The political fight over what will happen with thousands of immigrant children and their families on the US-Mexico border also became a test of the political clout of evangelicals close to the president. With the president's decision Wednesday to revise what's become known as the family separation policy, it appears that his faith advisors and the evangelical community at large may have played a crucial role in convincing President Trump to reverse course.
Rev. Samuel Rodriguez, one of the president's faith advisors and an outspoken immigration advocate known for working with both parties, says the informal group of faith advisors provided a tipping point.
"I would argue that this executive order would have never taken place without some of the faith advisors pushing back," he told CBN News late Wednesday. "The statements from evangelical leaders who supported the president on previous matters did not go unnoticed."
Rodriguez specifically cited humanitarian Franklin Graham who told CBN News last week that he considered the policy to be "disgraceful." He added, "It's terrible to see families ripped apart and I don't support that one bit."
He also cited the influence of pastor Jentezen Franklin, another faith advisor, who called for immigration reform in the last week while speaking out against Attorney General Jeff Sessions who used Romans 13 to defend the family separation policy.

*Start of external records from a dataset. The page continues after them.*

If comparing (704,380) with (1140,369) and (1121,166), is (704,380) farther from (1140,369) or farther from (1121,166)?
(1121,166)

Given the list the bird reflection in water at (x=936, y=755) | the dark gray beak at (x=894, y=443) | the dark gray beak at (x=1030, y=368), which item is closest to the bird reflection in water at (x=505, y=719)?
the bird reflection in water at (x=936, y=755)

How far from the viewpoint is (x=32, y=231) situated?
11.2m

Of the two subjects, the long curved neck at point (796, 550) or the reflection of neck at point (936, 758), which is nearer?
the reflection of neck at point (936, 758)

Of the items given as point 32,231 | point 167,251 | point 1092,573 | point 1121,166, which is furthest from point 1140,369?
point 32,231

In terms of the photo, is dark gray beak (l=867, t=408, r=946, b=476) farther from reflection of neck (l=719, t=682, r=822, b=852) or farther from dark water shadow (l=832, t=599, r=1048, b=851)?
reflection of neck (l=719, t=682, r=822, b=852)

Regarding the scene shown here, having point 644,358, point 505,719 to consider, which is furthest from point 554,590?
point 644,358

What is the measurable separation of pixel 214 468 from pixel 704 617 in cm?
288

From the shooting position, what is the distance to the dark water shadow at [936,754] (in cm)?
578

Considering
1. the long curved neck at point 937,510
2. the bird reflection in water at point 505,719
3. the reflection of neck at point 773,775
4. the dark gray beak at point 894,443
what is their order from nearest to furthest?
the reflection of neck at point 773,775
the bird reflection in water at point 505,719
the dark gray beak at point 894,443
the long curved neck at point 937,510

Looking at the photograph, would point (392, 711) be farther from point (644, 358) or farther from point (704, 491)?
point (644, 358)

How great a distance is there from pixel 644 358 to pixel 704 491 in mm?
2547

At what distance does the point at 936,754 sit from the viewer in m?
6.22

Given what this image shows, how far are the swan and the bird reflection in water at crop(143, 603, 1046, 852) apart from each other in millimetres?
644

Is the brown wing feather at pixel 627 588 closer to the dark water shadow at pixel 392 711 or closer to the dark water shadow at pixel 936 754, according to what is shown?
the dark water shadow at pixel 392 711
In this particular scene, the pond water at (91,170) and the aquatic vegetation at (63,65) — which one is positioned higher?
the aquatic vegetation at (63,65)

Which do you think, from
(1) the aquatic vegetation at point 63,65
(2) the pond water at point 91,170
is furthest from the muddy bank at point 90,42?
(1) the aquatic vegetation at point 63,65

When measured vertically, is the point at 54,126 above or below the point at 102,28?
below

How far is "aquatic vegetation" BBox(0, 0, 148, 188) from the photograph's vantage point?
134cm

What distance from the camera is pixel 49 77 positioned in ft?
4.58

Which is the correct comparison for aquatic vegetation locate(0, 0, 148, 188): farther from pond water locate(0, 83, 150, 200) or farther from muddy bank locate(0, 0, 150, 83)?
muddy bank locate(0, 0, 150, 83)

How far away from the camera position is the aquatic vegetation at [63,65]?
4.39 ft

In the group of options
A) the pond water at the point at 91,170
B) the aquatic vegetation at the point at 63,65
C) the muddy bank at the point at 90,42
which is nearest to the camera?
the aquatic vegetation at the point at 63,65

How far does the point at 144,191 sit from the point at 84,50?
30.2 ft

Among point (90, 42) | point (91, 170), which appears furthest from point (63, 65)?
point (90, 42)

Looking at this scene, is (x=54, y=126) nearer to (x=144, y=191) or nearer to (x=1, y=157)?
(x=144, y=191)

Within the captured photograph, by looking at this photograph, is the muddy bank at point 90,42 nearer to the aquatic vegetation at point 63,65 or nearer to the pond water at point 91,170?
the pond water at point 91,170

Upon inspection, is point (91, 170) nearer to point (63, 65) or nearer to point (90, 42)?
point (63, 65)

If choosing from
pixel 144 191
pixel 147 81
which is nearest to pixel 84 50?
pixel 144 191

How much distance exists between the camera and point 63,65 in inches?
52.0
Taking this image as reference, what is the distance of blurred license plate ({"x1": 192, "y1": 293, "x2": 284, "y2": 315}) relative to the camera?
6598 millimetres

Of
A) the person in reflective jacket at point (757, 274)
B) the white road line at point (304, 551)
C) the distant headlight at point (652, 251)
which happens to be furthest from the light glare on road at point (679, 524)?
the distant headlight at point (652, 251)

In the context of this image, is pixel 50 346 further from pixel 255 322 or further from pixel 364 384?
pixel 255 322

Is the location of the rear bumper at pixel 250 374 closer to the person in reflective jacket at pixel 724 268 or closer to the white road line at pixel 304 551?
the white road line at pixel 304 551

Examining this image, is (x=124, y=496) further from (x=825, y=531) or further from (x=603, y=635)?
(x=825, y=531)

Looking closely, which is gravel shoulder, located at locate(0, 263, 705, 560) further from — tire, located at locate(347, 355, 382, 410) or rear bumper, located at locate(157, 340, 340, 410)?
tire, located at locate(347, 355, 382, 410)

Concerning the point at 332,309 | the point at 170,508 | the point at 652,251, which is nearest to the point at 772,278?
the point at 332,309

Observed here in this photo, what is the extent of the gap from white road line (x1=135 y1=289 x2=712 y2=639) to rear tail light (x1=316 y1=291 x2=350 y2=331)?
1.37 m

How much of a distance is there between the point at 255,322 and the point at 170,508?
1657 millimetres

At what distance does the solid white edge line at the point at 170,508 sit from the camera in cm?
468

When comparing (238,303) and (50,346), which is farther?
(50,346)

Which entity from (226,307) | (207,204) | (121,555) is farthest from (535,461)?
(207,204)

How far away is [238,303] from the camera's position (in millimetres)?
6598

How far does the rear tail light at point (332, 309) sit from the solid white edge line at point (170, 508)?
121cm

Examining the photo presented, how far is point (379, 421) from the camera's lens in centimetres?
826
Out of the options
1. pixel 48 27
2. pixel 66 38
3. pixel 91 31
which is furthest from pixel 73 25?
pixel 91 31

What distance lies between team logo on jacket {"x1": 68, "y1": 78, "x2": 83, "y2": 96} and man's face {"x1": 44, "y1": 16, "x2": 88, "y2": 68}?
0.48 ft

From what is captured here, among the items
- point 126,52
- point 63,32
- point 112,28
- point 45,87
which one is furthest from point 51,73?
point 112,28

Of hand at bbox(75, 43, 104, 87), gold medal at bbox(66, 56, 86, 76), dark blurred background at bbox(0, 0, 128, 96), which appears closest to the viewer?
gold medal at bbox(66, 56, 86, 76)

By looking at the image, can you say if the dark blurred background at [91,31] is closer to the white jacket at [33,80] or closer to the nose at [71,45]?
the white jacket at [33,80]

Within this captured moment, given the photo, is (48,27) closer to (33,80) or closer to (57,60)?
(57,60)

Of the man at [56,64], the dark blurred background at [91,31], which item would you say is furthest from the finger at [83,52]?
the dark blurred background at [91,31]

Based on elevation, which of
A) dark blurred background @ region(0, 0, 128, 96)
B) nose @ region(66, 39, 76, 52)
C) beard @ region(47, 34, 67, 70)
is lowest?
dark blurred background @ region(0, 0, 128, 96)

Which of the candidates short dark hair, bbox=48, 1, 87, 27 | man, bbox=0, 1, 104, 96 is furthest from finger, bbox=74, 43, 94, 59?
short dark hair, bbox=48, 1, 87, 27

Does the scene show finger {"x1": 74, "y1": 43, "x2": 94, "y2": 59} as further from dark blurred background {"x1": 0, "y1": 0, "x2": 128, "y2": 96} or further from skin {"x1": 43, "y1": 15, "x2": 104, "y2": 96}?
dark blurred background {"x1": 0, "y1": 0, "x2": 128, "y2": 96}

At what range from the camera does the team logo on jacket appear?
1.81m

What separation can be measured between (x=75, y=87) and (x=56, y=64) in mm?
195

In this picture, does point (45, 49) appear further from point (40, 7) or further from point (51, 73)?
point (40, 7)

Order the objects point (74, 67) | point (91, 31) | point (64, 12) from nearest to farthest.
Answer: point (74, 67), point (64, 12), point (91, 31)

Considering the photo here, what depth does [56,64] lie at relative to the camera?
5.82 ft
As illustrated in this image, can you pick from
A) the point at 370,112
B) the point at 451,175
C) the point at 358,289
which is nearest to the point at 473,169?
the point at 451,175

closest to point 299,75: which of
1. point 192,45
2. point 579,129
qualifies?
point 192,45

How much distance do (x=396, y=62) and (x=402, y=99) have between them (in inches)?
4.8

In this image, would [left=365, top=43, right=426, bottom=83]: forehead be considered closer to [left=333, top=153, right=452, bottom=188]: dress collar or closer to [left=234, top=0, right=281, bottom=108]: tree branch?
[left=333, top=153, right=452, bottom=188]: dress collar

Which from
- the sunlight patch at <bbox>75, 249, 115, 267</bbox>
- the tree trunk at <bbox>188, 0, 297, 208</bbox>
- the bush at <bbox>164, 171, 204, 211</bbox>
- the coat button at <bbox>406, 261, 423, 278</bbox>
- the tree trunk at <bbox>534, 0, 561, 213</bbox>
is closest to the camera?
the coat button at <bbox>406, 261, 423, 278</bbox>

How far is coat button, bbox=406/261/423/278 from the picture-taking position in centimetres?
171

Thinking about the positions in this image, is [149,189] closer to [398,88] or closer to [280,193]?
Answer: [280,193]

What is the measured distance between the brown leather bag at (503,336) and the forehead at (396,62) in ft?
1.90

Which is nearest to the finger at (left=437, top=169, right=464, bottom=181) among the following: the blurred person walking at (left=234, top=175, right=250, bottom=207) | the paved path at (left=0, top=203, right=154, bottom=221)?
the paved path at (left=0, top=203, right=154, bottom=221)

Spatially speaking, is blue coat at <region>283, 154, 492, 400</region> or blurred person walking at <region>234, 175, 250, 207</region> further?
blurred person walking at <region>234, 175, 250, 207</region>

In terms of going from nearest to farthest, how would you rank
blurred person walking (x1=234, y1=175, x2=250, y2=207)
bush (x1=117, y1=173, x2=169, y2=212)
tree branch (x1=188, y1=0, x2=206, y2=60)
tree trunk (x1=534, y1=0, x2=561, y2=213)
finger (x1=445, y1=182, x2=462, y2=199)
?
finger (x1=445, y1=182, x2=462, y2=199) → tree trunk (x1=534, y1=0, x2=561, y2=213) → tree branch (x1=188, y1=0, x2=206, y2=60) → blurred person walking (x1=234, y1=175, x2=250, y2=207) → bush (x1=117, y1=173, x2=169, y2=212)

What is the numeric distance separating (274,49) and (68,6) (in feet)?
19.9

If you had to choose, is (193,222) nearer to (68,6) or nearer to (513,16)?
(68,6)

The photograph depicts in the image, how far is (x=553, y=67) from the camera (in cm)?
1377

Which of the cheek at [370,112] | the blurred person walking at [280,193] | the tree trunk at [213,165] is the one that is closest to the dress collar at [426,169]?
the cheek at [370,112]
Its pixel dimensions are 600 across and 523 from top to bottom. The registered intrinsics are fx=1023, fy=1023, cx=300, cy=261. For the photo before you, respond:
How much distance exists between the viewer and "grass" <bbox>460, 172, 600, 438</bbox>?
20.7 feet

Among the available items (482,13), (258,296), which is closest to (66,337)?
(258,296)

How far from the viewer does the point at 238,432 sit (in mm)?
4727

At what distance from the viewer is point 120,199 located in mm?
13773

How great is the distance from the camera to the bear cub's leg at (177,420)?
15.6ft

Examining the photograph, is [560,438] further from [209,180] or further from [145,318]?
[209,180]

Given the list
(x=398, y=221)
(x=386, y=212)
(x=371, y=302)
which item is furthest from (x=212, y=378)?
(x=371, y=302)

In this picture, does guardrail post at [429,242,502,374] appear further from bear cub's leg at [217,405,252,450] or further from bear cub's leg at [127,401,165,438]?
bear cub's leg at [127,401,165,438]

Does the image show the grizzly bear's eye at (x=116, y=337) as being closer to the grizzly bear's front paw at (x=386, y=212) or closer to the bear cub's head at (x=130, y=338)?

Former Obama faith advisor Michael Wear, saw the policy debate as a real test of the access that many evangelical leaders have to the current administration, including the informal group of faith advisors. On Wednesday, he tweeted that the president "was forced to concede on the narrow but important issue of family separation" and lauded "people of faith who spoke out against this policy."
The broader evangelical community also pushed back against the policy, including the Southern Baptist denomination with a resolution issued at its annual meeting in Dallas, and the Evangelical Immigration Table with a direct letter to the president.
Southern Baptist immigration advocate Alan Cross said Wednesday, "I don't think it is hyperbole to say that the voice of the churches starting last week speaking against this officially began to turn the tide."
Alan Noble, the editor-in-chief of Christ and Pop Culture, also gave credit to evangelicals. "You have significant political leverage," he said.